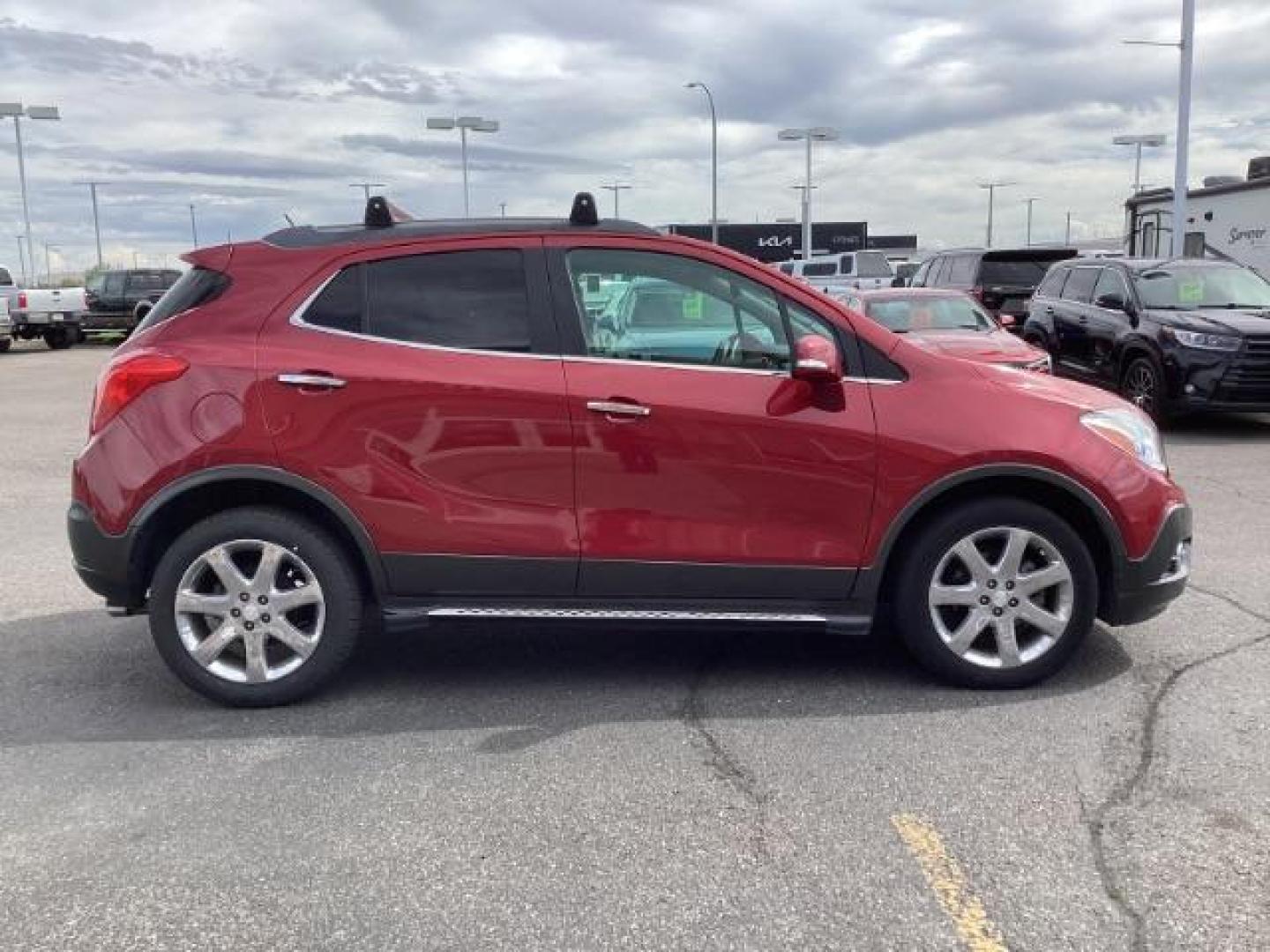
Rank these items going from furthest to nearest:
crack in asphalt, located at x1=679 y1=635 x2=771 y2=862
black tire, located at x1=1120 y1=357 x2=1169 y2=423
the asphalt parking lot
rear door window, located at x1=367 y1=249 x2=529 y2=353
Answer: black tire, located at x1=1120 y1=357 x2=1169 y2=423 < rear door window, located at x1=367 y1=249 x2=529 y2=353 < crack in asphalt, located at x1=679 y1=635 x2=771 y2=862 < the asphalt parking lot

- Exercise -
Reproduce every line of the records above verbatim, omitting the pictures.

- Answer in full -
Rank these items going from furthest to nearest:
crack in asphalt, located at x1=679 y1=635 x2=771 y2=862
black tire, located at x1=1120 y1=357 x2=1169 y2=423
the asphalt parking lot
rear door window, located at x1=367 y1=249 x2=529 y2=353
Answer: black tire, located at x1=1120 y1=357 x2=1169 y2=423 < rear door window, located at x1=367 y1=249 x2=529 y2=353 < crack in asphalt, located at x1=679 y1=635 x2=771 y2=862 < the asphalt parking lot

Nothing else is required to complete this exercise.